Who Profits
The economics of beagle testing — $1,100-$1,500 per dog, $320k-$1M per study, a $20B CRO market, and a system where the animal is the cheapest input.
The beagle testing business operates on two revenue streams: a modest dog-sales business and a much larger study-execution business. The dog itself is the cheapest component in the system. The infrastructure around it generates billions.
What a Beagle Costs
Three anchored price points exist in the public record:
- ~$1,100 per dog (Envigo) — DOJ statement: ~$16 million from selling nearly 15,000 dogs between 2019 and May 20221
- ~$1,500 per dog (Ridglan) — local journalism reporting on research sales prices (2026)2
- $600-$900 per dog (2009) — a scientific consensus report cited dealer-provided prices for a young, 20-25 kg dog (not inflation-adjusted)3
Current market prices cluster around $1,100-$1,500 per dog. Surgically prepared animals (with implanted telemetry devices) cost more. Robust, current price sheets are proprietary and not systematically published.
What a Study Costs
The dog purchase price is a rounding error compared to study costs:
| Test | Cost (2024 USD) | Source |
|---|---|---|
| 90-day oral toxicity, non-rodent | $319,600 | EPA OCSPP 870.3150 |
| Chronic oral toxicity, dog | $1,023,800 | EPA OCSPP 870.4100 |
| 90-day oral toxicity, rodent | $213,400 | EPA OCSPP 870.3100 |
| In vitro genotoxicity | $7,200 | EPA OCSPP 870.5100 |
A beagle at $1,100 is less than 0.2% of a $1 million chronic study. This is why dog prices have minimal influence on whether testing occurs. The cost driver is the regulatory process, not the animal.
The Cost to Keep a Dog
How long a breeder holds a dog before sale determines profitability:
- Commercial kennel — $4-$10/day (fully loaded cost estimate)4
- University vivarium — $11-$36/day (published per-diem rates: Buffalo $11.27, Johns Hopkins $18.42, Iowa $36.22)5
- Modeled all-in COGS per dog sold — $2,300 base case (sensitivity range: $1,155-$5,250)6
At a $1,100-$1,500 sale price and $4-$10/day holding cost, breeding is marginally profitable for lean, high-throughput operators and potentially unprofitable for facilities with longer holding periods or higher compliance costs.
The Cost Stack
Approximate breakdown per dog sold (base case):7
- Breeding stock allocation — $350
- Pre-weaning pup care — $200
- Grow-out husbandry (weaning to sale) — $800
- Feed and bedding — $120
- Veterinary care — $150
- Regulatory compliance and QA — $120
- Facility amortization — $180
- Mortality load factor — $180
- Outbound transport — $200
- Total — ~$2,300
The CRO Market
The real money is in study execution, captured by contract research organizations:
- Charles River Laboratories — $4.05 billion revenue (FY2024)8
- Inotiv RMS segment — $325 million revenue, 17.4% operating margin (FY2025). One RMS client accounted for 16.6% of total revenue.9
- Global preclinical CRO market — exceeds $20 billion annually
Marshall's Growing Monopoly
With Envigo closed and Ridglan surrendering its license, Marshall BioResources is becoming the dominant supplier of purpose-bred beagles in the United States. Supply concentration creates pricing power — and fragility. A single compliance failure or enforcement action at Marshall would disrupt the entire US research dog pipeline.
Sources
- 1.U.S. DOJ statement on Envigo. ~$16M from ~15,000 dogs, 2019-May 2022.
- 2.Local journalism (2026).

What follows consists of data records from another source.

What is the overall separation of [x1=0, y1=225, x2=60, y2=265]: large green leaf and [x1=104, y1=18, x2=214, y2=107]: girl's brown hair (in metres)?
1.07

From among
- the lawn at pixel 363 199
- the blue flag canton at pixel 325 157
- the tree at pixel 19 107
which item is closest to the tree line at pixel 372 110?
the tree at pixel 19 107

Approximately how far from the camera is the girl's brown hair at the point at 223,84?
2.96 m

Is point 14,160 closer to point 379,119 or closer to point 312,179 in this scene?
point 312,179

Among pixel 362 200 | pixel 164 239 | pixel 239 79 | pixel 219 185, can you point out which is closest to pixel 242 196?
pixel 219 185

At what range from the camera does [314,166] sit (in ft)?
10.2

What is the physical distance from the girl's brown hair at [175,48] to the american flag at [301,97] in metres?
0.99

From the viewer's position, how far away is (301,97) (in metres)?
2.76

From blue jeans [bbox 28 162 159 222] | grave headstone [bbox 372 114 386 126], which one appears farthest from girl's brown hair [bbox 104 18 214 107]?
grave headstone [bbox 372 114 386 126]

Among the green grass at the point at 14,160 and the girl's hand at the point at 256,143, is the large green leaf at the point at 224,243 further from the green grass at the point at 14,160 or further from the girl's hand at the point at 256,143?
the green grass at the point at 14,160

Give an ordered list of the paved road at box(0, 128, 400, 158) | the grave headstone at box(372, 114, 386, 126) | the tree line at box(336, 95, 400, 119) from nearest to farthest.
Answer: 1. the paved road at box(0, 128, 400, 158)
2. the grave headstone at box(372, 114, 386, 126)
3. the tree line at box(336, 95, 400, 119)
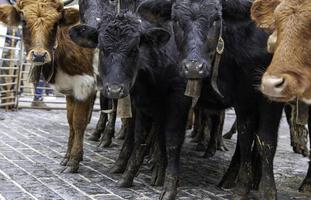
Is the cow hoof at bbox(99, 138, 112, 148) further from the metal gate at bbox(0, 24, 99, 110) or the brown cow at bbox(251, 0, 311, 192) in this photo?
the brown cow at bbox(251, 0, 311, 192)

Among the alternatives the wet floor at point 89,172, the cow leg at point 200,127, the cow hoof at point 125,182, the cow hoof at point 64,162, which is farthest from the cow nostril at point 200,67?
the cow leg at point 200,127

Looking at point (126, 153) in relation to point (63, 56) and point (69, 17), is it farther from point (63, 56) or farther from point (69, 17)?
point (69, 17)

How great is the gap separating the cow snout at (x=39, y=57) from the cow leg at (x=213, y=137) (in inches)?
127

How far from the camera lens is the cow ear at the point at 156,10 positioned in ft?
20.2

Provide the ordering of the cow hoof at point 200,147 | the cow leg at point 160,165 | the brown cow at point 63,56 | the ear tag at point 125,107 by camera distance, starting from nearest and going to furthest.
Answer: the ear tag at point 125,107 → the cow leg at point 160,165 → the brown cow at point 63,56 → the cow hoof at point 200,147

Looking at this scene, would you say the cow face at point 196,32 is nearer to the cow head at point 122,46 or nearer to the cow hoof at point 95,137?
the cow head at point 122,46

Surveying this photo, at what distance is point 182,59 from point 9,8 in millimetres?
2982

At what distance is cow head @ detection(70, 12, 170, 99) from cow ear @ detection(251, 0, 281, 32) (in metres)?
0.99

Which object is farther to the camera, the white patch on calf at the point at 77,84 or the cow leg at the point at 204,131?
the cow leg at the point at 204,131

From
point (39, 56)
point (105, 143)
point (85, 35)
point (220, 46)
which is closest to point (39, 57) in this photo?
point (39, 56)

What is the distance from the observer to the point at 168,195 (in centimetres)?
598

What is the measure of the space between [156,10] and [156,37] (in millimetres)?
317

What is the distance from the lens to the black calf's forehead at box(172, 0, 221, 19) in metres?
5.67

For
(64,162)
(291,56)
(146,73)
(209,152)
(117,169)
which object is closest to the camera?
(291,56)
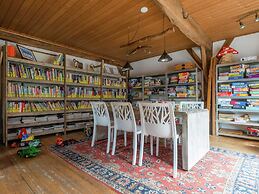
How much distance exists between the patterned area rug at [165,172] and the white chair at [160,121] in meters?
0.20

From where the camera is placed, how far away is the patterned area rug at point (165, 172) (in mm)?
1578

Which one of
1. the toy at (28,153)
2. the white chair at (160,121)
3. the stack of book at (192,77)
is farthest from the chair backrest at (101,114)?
the stack of book at (192,77)

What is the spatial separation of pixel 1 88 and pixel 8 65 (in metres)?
0.55

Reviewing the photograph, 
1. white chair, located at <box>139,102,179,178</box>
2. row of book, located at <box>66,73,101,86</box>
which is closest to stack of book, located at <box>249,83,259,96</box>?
white chair, located at <box>139,102,179,178</box>

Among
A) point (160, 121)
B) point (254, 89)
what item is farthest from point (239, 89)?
point (160, 121)

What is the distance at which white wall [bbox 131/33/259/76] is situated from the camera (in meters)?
3.56

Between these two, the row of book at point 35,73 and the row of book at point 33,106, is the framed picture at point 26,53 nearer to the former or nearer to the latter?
the row of book at point 35,73

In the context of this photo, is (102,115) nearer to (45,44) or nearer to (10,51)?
(10,51)

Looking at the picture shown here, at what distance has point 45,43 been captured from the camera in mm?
3861

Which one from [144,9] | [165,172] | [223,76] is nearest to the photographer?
[165,172]

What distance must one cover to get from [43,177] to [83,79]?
2.95 meters

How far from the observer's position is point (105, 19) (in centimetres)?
288

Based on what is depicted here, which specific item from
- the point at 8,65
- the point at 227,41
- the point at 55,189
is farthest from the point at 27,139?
the point at 227,41

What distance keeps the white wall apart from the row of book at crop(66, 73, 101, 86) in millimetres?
1835
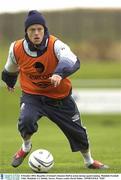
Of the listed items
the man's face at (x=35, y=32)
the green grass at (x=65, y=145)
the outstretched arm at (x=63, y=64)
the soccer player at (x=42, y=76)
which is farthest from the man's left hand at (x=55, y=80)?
the green grass at (x=65, y=145)

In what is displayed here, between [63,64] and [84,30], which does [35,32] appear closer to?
[63,64]

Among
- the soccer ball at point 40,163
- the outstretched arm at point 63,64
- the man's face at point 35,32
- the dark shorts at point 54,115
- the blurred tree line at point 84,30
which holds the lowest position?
the blurred tree line at point 84,30

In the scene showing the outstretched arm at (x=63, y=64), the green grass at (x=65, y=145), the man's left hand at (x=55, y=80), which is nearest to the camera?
the man's left hand at (x=55, y=80)

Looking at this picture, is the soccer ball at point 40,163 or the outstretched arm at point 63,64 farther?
the soccer ball at point 40,163

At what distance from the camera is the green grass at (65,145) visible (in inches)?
440

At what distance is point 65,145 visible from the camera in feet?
55.5

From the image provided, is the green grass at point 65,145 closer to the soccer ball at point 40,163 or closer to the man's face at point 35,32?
the soccer ball at point 40,163

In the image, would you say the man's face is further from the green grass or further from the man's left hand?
the green grass

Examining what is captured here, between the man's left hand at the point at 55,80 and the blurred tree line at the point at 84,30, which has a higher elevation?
the man's left hand at the point at 55,80

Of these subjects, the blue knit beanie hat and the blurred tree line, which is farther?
the blurred tree line

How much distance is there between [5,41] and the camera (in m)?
42.2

Ridglan Farms research sales at ~$1,500 per dog.
- 3.Scientific and Humane Issues in the Use of Random Source Dogs and Cats in Research (2009). Dealer-provided prices.
- 4.Economics. Modeled commercial kennel dog-day cost range.
- 5.Economics. Published university per-diem schedules (UB, JHU, Iowa).
- 6.Economics. Unit cost model, base case with sensitivity analysis.
- 7.Economics. Cost stack breakdown per dog sold.
- 8.Charles River Laboratories investor relations. FY2024 full-year revenue.
- 9.Inotiv SEC filings. RMS segment financials FY2023-2025.